David Voelker, associate professor of humanistic studies and history at the University of Wisconsin-Green Bay, said that when it was created, the Confederate flag was a symbol for a new nation that the Southern states created when they seceded from the United States.

“They were certainly seceding in order to protect what they saw as states’ rights, so there’s no question there was that political principle at stake,” Voelker said. “People have used the Confederate flag as a symbol of both slavery and racism. But historically people have used it as a symbol of states’ rights — a symbol of pride in the independence of particular states. A freedom from oppression by a strong central government.”

But the No. 1 concern on their minds was slavery, Voelker said.

“They wanted to protect the institution of slavery, and they felt that the election of (President) Lincoln was a potential threat to the future of slavery.” Voelker said he wouldn’t call for the legal censorship of the flag. Instead, he’d call for “the use of good judgment,” he said.

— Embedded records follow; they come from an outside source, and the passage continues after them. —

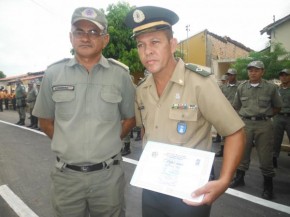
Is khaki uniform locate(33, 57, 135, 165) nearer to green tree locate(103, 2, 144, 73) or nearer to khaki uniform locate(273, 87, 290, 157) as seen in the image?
khaki uniform locate(273, 87, 290, 157)

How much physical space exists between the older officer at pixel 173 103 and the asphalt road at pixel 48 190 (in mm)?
2387

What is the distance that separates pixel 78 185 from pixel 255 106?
4.14m

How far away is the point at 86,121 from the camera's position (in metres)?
2.35

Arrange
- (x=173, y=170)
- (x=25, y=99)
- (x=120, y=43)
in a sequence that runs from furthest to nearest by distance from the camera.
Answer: (x=120, y=43) < (x=25, y=99) < (x=173, y=170)

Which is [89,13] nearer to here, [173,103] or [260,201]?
[173,103]

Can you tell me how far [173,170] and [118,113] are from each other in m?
0.96

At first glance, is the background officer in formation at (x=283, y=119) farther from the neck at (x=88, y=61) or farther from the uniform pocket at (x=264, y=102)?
the neck at (x=88, y=61)

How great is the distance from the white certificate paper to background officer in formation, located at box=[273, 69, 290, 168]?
578cm

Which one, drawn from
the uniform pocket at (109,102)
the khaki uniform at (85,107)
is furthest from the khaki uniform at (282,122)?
the uniform pocket at (109,102)

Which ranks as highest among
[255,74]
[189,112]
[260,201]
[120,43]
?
[120,43]

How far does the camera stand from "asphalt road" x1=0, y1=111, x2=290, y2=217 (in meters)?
4.23

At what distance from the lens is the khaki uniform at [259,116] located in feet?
16.8

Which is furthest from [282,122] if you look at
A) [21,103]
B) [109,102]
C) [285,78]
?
[21,103]

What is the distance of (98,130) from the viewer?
2.36 meters
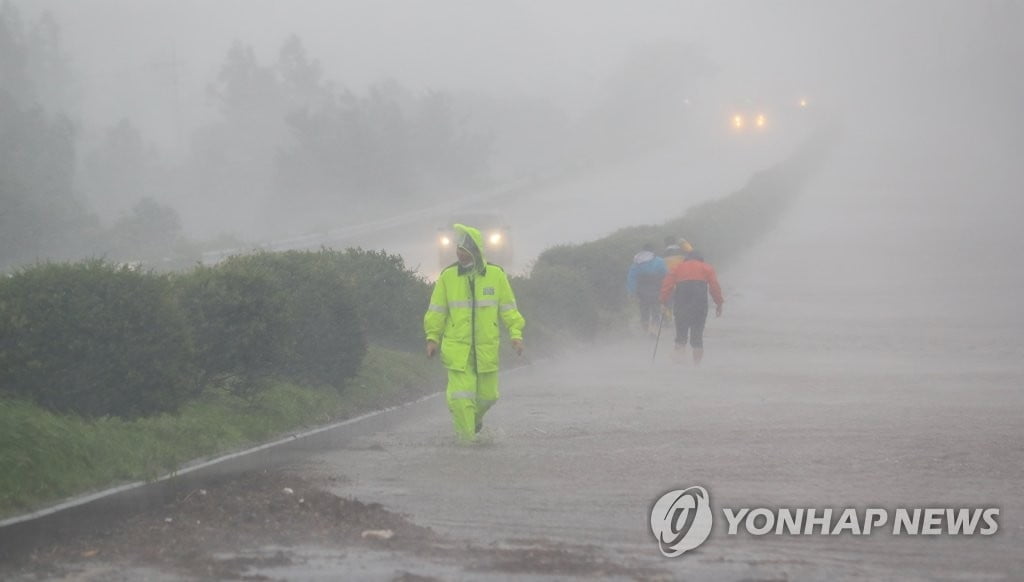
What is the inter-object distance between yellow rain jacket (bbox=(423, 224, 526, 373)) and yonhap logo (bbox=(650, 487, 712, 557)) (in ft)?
9.51

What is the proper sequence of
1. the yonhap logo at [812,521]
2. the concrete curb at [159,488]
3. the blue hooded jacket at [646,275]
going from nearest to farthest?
the concrete curb at [159,488]
the yonhap logo at [812,521]
the blue hooded jacket at [646,275]

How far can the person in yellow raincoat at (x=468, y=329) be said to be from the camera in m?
12.0

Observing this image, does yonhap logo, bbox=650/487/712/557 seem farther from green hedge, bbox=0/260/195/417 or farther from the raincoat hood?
green hedge, bbox=0/260/195/417

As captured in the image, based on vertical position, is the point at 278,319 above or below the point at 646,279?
below

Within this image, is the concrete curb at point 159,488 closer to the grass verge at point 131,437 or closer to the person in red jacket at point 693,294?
the grass verge at point 131,437

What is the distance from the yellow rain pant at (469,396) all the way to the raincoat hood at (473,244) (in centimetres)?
90

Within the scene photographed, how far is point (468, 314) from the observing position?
12.0m

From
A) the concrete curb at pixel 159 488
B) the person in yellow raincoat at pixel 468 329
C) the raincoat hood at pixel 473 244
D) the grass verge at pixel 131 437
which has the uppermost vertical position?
the raincoat hood at pixel 473 244

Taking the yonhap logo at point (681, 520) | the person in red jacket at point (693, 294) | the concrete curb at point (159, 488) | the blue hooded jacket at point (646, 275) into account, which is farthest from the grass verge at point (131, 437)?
the blue hooded jacket at point (646, 275)

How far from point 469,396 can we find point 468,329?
1.88ft

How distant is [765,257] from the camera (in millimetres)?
47938

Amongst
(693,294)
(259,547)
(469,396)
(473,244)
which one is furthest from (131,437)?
(693,294)

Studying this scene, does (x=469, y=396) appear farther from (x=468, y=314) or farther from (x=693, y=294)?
(x=693, y=294)

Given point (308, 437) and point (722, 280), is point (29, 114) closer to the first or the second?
point (722, 280)
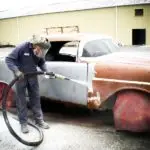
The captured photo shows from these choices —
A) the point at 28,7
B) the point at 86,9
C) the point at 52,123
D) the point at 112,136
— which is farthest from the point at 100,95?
the point at 28,7

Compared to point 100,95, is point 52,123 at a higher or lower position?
lower

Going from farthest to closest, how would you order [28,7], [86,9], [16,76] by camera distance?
[28,7] → [86,9] → [16,76]

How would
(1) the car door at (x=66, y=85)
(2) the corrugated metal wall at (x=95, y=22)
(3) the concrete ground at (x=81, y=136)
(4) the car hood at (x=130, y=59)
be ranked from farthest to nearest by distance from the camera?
(2) the corrugated metal wall at (x=95, y=22), (1) the car door at (x=66, y=85), (4) the car hood at (x=130, y=59), (3) the concrete ground at (x=81, y=136)

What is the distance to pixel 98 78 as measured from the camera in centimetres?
591

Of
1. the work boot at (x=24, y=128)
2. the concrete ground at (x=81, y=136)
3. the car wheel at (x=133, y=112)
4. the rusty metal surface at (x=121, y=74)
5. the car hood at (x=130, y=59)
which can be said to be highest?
the car hood at (x=130, y=59)

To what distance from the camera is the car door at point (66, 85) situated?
20.5ft

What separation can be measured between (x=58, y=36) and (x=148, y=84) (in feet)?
8.35

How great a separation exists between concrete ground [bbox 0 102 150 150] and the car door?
0.52 meters

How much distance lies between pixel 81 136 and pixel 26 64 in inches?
59.3

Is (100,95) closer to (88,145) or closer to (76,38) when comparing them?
(88,145)

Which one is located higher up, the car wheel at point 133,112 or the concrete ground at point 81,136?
the car wheel at point 133,112

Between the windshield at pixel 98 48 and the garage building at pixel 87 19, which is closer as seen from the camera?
the windshield at pixel 98 48

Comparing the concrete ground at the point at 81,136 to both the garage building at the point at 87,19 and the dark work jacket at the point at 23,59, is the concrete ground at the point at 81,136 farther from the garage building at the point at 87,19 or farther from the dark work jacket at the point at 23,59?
the garage building at the point at 87,19

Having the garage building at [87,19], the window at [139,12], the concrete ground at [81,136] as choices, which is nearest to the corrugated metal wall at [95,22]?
the garage building at [87,19]
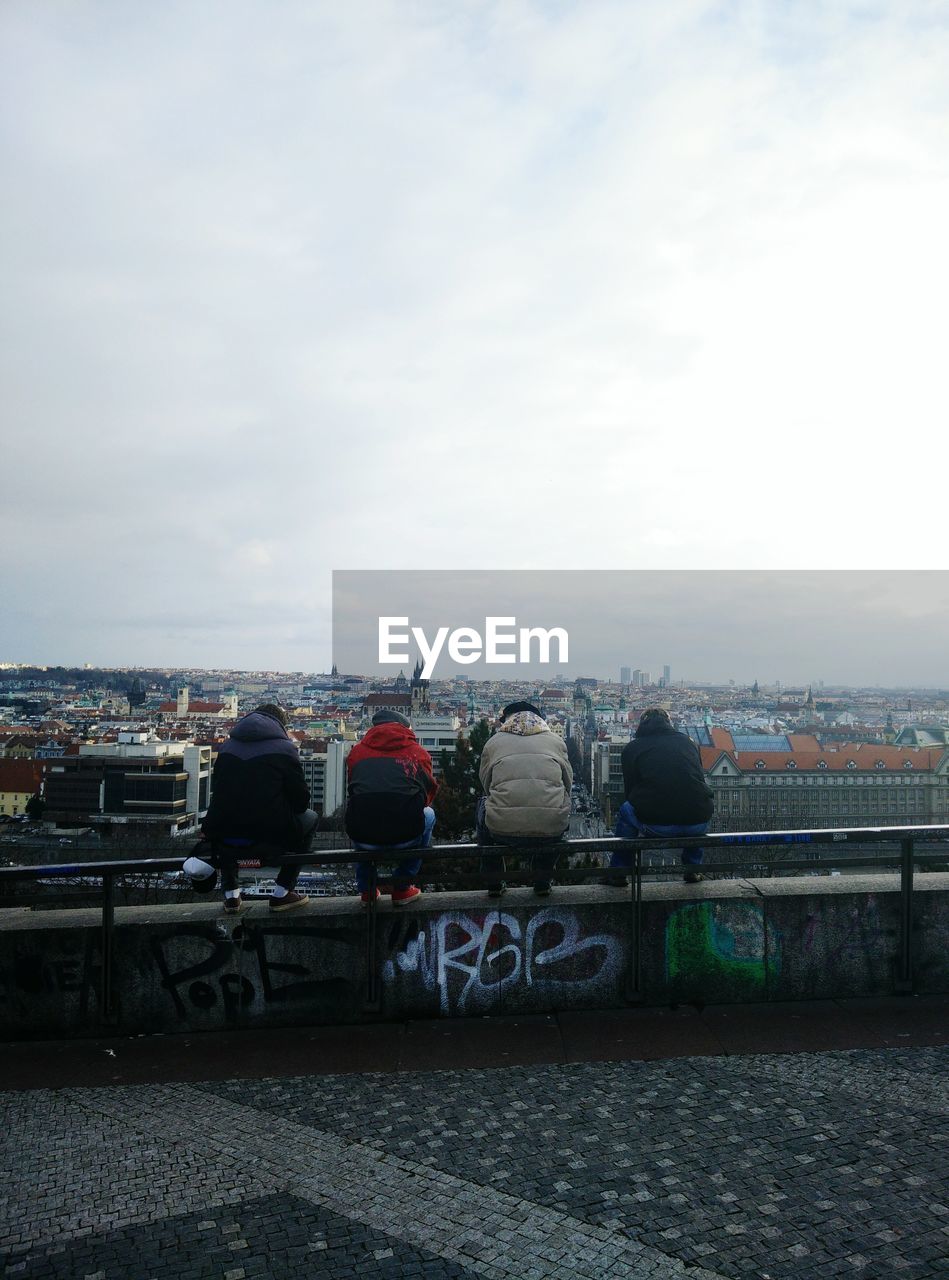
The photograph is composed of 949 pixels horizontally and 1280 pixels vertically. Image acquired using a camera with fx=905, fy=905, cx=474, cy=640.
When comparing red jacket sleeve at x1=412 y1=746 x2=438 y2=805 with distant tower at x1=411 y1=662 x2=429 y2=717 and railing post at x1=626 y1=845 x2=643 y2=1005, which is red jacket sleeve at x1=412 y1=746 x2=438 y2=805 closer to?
railing post at x1=626 y1=845 x2=643 y2=1005

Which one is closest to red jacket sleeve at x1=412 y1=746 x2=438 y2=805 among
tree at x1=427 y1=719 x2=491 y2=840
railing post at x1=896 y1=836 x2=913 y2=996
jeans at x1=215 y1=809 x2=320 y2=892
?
jeans at x1=215 y1=809 x2=320 y2=892

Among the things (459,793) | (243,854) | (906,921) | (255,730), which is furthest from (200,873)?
(459,793)

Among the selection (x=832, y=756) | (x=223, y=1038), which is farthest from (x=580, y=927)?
(x=832, y=756)

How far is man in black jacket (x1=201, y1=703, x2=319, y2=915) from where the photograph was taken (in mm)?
4934

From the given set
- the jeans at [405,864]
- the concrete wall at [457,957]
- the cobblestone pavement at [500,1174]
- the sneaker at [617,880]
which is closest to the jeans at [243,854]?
the concrete wall at [457,957]

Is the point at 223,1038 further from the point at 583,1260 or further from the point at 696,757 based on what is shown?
the point at 696,757

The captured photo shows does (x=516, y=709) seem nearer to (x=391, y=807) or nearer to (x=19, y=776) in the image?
(x=391, y=807)

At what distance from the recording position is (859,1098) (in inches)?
142

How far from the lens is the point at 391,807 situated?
5102 millimetres

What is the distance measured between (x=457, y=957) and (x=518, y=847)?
666 millimetres

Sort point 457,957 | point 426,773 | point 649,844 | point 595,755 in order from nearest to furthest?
point 457,957 < point 649,844 < point 426,773 < point 595,755

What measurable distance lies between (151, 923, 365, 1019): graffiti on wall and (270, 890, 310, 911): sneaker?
0.12 metres

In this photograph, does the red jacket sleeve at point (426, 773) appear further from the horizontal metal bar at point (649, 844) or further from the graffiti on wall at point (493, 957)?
the graffiti on wall at point (493, 957)

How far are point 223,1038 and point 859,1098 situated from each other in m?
2.96
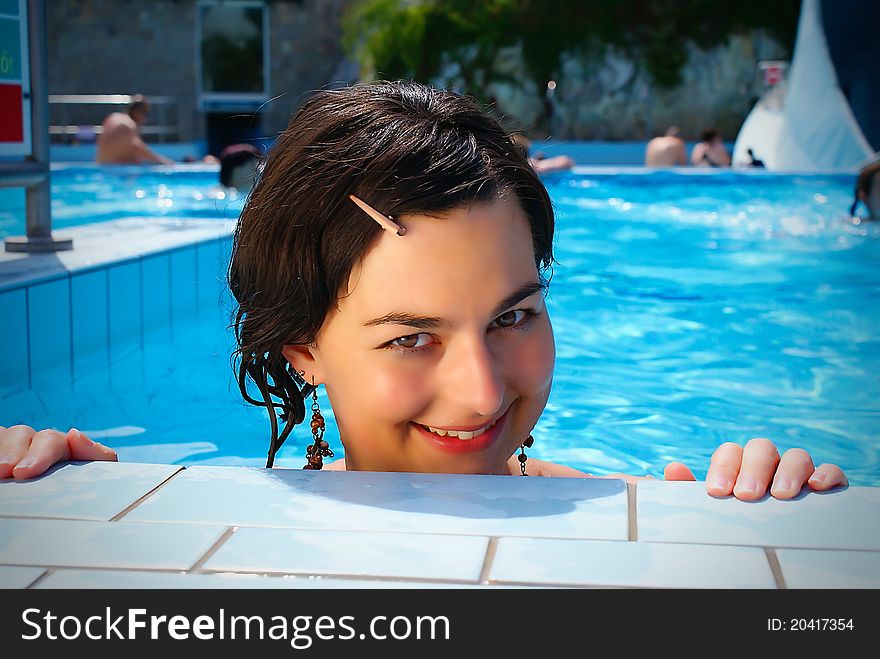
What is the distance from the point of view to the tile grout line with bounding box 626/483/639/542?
1.38m

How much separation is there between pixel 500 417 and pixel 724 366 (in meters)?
3.31

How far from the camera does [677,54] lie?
20.8 m

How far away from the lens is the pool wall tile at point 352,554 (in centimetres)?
126

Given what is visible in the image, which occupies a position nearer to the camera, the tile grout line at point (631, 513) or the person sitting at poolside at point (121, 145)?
the tile grout line at point (631, 513)

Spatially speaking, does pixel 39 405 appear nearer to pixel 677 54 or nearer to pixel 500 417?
pixel 500 417

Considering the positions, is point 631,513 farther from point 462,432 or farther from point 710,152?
point 710,152

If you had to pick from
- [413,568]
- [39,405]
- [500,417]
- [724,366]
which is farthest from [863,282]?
[413,568]

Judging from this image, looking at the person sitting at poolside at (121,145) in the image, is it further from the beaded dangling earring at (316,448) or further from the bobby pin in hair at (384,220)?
the bobby pin in hair at (384,220)

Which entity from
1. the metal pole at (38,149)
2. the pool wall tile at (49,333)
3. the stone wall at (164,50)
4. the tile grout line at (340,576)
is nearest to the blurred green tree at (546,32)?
the stone wall at (164,50)

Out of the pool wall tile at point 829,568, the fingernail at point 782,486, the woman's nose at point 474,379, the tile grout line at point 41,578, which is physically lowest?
the tile grout line at point 41,578

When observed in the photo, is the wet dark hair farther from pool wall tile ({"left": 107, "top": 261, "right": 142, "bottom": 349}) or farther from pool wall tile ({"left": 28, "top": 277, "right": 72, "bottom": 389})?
pool wall tile ({"left": 107, "top": 261, "right": 142, "bottom": 349})

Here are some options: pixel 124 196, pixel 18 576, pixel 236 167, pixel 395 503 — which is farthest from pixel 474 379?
pixel 124 196

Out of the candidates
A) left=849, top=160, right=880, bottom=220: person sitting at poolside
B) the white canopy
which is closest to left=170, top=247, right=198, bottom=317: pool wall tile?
left=849, top=160, right=880, bottom=220: person sitting at poolside

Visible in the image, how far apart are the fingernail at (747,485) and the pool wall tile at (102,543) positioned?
0.76m
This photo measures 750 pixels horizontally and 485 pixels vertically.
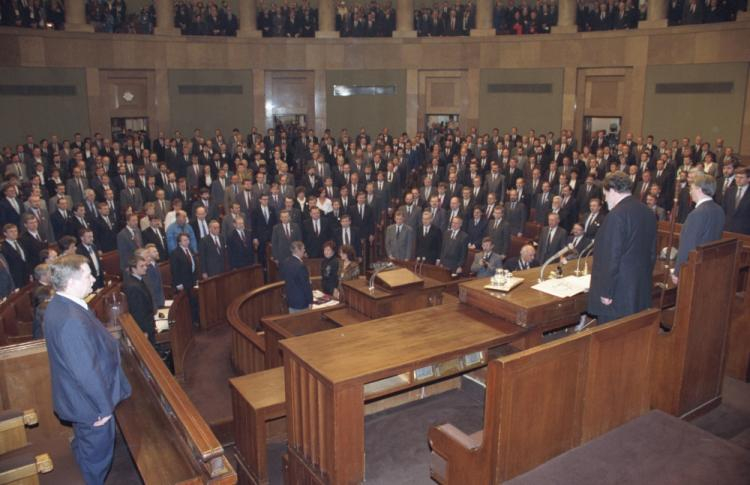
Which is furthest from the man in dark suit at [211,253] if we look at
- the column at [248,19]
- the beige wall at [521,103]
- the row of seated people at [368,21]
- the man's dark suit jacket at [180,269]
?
the beige wall at [521,103]

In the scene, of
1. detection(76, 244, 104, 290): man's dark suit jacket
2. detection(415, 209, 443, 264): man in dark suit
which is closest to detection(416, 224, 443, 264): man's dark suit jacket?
detection(415, 209, 443, 264): man in dark suit

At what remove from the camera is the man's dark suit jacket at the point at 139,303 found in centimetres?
554

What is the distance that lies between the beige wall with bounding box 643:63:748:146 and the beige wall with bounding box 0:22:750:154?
5.8 inches

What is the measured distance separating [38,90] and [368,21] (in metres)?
9.17

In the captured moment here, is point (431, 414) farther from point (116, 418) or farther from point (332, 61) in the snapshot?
point (332, 61)

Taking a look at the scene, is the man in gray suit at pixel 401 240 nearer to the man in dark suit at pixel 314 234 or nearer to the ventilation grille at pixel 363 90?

Peter Kellogg, chairman of the local chapter of the American Civil Liberties Union, said the version of the Confederate flag that we typically see was not widely used until the 1950s and 1960s, when opposition to school desegregation was at its peak.

“Therefore its modern use is definitely a symbol of a fight against equal rights for black people. So it is fair to say it is a symbol of racism,” Kellogg said.

“Its overwhelming significance in our modern culture is as of a symbol for opposition to equality for black people. (Watermolen) acknowledged that the flag was the symbol of the KKK, so why would he be surprised people would be offended, when he is flying the symbol of a terrorist group,” Kellogg said.

Symbols carry meanings that are subject to interpretation, Voelker said, and those displaying symbols have a responsibility to the feelings of those who see them.

“Regardless of the intention of the person who is displaying a symbol, people are going to interpret it in a variety of ways,” Voelker said. “It’s hard to escape the fact that the Confederacy was associated with slavery and racism as well as states’ rights. I think that if you are displaying a symbol, you need to keep the complexity of history in mind.”

Watermolen says he wants people to keep that history in mind.